# EXTRAIT DU DOCUMENT:

Il nous semble que la naissance de la catégorisation de « poésie ouvrière » a trait à l’avènement de l’organisation sociale capitaliste et les bouleversements décisifs qu’elle induit ; à savoir la naissance du concept de travail tel que nous le connaissons aujourd’hui. Ce dernier, le travail, fait actuellement l’objet de débats nombreux, tant dans la sphère de la philosophie-politique. Au cours de ces dernières décennies, l’un des principaux et des plus importants apports philosophiques quant à cette question, nous le devons aux philosophes Moishe Postone1 [1942-2018] et Robert Kurz2 [1943-2012]. Les deux philosophes ayant opéré une relecture des théories développées par Karl Marx, s’opposant ainsi à ce qu’ils nomment le « marxisme traditionnel ». Cette réinterprétation de l’œuvre marxienne s’appuie essentiellement sur les écrits tardifs du philosophe allemand : les manuscrits de 1857-1858 communément appelés Grundrisse . Réinterprétation ayant eu pour conséquence de mettre en lumière la centralité du rôle que joue le travail au sein de l’organisation sociale capitaliste3 ; se trouvant être donc, une « activité socialement médiatisante »4 disposant d’une double fonction ; « d’un côté, c’est un type de travail spécifique qui produit des biens particuliers pour d’autres ; mais d’un autre côté, le travail, indépendamment de son contenu spécifique, sert au producteur de moyen pour acquérir le produit des autres».5 Au sein d’autres organisations sociales – non capitalistes donc – le travail est distribué par le biais de rapports sociaux manifestes, à savoir que les mécanismes ou règles régissant la répartition du travail sont visibles, apparents ou évidents pour les membres de la société.6 Ainsi est-ce le travail lui-même qui remplace ces rapports sociaux en opérant la division sociale du travail ; pour le dire en d’autres termes, le « travail » se meut en une catégorie à part entière et, comme c’est le cas aujourd’hui, il n’y a qu’à scruter l’usage flou de ce terme que nous faisons de ce terme au quotidien, le « travail » désignant tout un large panel d’activités fondamentalement différentes : pétrir du pain, enseigner, écrire, cuisiner…etc. L’ensemble de ces activités, fondamentalement différentes, est subsumé par une seule et même catégorie celle de « travail ».

# LA CONSIGNE:
Poursuivez le texte ci-dessus sur la poésie ouvrière et la notion de travail, à partir de sa dernière phrase.

# LIGNES FOURNIES:
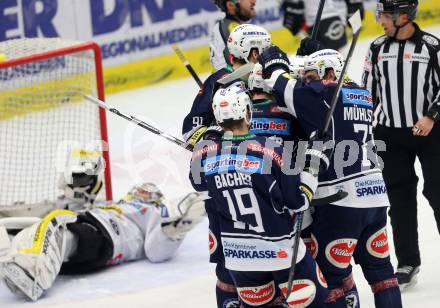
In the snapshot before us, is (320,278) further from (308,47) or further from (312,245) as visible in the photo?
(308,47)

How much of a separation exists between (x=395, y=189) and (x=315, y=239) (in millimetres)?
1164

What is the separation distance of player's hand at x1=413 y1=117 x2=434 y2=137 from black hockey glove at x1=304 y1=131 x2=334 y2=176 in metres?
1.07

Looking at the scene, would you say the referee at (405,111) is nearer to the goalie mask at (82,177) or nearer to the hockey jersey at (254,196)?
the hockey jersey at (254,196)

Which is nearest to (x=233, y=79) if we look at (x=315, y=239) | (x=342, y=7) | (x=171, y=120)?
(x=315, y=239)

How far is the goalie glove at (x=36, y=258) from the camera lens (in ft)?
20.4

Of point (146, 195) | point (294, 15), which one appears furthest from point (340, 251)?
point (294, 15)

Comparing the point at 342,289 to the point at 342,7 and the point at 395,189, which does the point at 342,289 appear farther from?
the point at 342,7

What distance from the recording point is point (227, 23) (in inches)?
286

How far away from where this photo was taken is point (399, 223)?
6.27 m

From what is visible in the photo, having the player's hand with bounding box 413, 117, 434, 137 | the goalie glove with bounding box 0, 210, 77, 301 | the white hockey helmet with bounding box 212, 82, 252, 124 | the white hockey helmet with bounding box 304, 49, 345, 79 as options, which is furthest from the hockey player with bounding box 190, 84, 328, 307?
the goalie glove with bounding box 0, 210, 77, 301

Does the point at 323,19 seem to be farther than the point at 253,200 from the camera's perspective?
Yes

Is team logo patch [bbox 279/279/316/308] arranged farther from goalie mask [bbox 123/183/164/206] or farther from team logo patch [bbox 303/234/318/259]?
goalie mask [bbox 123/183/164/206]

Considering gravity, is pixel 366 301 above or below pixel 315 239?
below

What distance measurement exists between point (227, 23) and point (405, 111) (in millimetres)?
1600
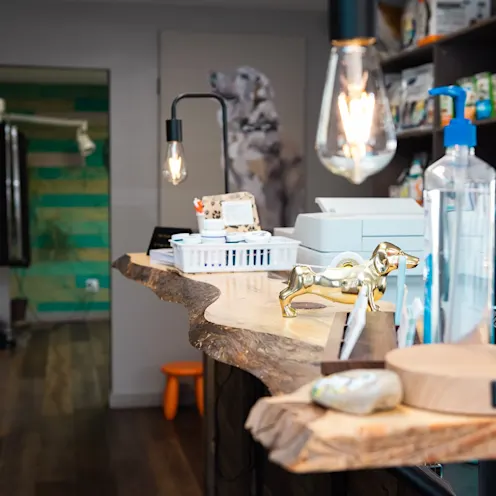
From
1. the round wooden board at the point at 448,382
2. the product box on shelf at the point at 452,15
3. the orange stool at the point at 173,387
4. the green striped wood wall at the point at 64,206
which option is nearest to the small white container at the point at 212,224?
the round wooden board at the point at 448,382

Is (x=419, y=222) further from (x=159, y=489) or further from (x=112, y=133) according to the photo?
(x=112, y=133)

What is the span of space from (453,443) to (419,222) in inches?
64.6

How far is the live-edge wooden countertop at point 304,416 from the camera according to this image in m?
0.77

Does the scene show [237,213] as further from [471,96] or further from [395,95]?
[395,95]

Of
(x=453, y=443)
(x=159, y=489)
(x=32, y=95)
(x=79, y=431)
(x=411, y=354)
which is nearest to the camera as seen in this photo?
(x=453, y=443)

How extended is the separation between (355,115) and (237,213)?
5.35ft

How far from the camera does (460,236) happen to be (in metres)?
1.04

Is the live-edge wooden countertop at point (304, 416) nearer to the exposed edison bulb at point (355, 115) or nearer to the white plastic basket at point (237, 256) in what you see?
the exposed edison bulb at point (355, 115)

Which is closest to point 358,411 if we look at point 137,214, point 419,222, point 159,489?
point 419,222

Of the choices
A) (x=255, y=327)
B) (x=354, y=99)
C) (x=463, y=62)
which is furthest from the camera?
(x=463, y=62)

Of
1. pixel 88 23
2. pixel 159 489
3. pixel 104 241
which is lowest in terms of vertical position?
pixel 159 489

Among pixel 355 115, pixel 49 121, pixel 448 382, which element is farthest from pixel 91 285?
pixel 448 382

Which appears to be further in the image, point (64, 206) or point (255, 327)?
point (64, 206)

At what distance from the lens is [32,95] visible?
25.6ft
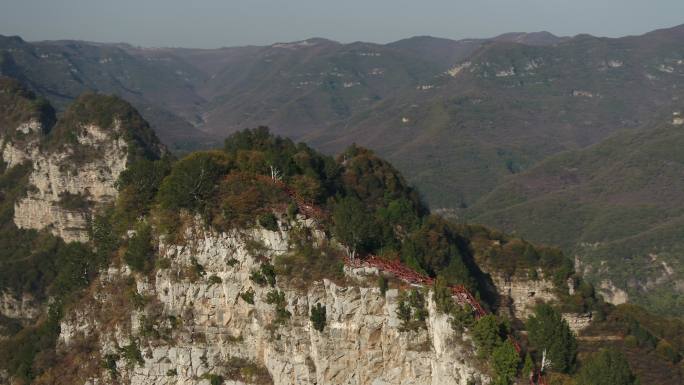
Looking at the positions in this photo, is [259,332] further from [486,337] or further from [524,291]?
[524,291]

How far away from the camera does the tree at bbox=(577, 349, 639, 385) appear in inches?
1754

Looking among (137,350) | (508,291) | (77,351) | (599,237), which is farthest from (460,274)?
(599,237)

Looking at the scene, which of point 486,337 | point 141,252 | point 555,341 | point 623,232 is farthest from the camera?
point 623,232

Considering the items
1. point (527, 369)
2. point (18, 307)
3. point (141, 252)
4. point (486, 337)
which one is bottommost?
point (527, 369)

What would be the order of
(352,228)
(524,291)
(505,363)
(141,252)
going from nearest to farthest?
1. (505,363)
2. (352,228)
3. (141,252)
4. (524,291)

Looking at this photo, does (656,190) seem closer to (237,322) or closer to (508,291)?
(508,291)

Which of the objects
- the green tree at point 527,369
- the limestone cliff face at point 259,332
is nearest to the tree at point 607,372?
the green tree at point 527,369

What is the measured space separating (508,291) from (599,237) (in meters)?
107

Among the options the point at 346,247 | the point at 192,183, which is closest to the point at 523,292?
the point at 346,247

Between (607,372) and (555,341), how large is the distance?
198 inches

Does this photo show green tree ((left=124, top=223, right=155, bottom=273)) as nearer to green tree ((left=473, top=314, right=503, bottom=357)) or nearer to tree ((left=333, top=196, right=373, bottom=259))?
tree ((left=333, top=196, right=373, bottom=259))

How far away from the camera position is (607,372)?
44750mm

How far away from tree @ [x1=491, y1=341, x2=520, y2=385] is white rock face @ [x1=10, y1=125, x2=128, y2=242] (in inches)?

* * *

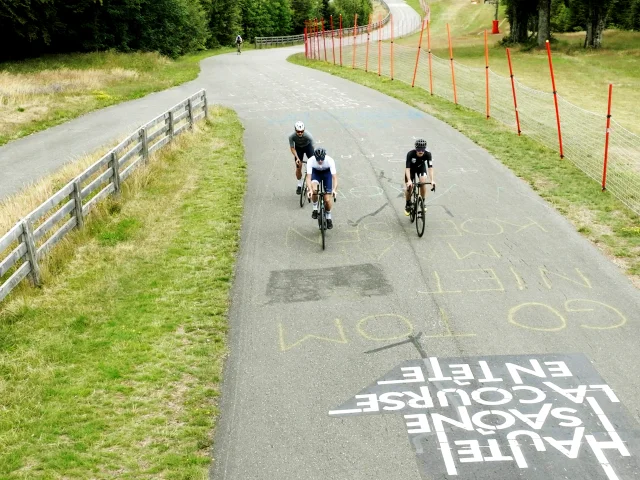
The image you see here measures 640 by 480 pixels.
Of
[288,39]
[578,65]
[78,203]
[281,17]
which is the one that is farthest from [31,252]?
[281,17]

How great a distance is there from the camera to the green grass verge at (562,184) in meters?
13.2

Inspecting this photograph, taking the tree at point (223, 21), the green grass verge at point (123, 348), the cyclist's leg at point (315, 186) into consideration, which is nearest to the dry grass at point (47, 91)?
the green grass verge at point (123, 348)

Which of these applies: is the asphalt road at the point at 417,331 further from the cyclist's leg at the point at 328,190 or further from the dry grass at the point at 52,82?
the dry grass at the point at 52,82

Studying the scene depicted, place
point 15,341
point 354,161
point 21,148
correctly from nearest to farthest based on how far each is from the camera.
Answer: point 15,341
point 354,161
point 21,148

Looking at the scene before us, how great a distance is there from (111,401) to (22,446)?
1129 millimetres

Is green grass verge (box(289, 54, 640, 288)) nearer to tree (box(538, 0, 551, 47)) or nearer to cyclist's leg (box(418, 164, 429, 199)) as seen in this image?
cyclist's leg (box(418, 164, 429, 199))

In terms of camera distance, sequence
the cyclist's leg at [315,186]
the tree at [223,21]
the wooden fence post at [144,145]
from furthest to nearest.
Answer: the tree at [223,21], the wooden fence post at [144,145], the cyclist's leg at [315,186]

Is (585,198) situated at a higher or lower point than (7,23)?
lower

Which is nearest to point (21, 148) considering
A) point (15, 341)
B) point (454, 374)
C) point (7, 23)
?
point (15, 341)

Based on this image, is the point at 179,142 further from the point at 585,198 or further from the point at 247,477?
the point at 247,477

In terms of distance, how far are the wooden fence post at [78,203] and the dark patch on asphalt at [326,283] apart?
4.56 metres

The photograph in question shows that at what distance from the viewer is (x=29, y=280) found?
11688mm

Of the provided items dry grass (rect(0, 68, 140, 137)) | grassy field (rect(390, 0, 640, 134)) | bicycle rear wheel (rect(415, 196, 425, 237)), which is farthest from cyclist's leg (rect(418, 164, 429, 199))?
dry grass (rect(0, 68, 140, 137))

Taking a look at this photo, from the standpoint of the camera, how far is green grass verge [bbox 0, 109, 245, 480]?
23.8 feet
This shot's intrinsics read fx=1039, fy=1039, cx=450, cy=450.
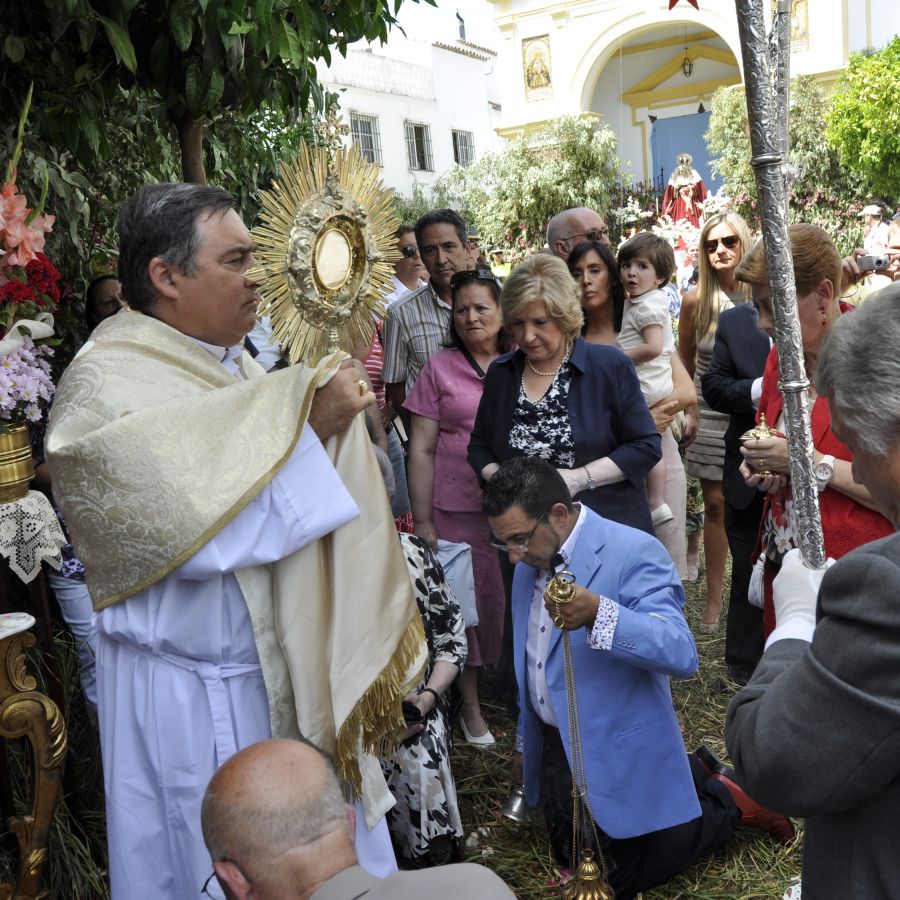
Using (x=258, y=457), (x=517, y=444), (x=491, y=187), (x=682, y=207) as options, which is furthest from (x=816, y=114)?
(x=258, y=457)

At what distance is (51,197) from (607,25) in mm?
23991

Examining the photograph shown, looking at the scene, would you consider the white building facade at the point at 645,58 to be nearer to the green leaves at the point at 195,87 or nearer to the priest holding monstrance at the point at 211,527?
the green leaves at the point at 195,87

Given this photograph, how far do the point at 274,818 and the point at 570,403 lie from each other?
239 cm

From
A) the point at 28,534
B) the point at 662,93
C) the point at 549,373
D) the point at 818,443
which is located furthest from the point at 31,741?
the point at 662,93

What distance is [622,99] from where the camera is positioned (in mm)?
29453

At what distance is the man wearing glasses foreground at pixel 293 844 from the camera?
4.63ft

# RÉSULTAT PRODUIT:
Pour autant, certaines activités que nous effectuons ne sont pas considérées comme relevant du travail, quand bien même ces activités seraient identiques à celles qualifiées de travail ; les tâches reproductives – comme le ménage par exemple – constituent un bon exemple, opérées dans le cadre privé, elles ne sont pas considérées comme un travail . On peut également prendre l’exemple d’un enseignant, exerçant cette profession au sein de l’Éducation Nationale, qui déciderait de dispenser des cours d’alphabétisation, cette même activité serait considérée dans le premier cas comme un travail, dans le second, comme, au mieux du bénévolat. Ainsi est-ce bien le marché qui décide si une activité – quelle qu’elle soit – soit considérée comme un « travail ». À l’aulne des exemples donnés plus haut, on peut mieux saisir l’enjeu de la réinterprétation des théories de Marx, quant Postone soutient que « la spécificité du travail est abstraite des produits qu’on acquiert par le travail »7.

Ainsi, dans la société capitaliste, c’est le travail lui-même qui remplace les rapports sociaux opérant la division sociale du travail ; en vient dès lors à se constituer « une nouvelle forme d’interdépendance ».8 L’une des thèses les plus fortes que soutient Moishe Postone dans Temps, travail et domination sociale étant que « sous le capitalisme, le travail et ses produits se médiatisent eux-mêmes ; ils sont socialement automédiatisants »9, la production s’organisant en fonction de l’usage le plus efficace qui pourrait être fait de tâches de plus en plus fragmentées et spécialisées en vue d’acquérir les plus importants gains de productivité. En d’autres termes, résume Moishe Postone, « la dimension de valeur d’usage du travail devient structurée par la valeur».10 Mais en quoi cette réinterprétation des théories de Karl Marx11 nous permettrait-elle de mieux appréhender cette question de la poésie ouvrière ?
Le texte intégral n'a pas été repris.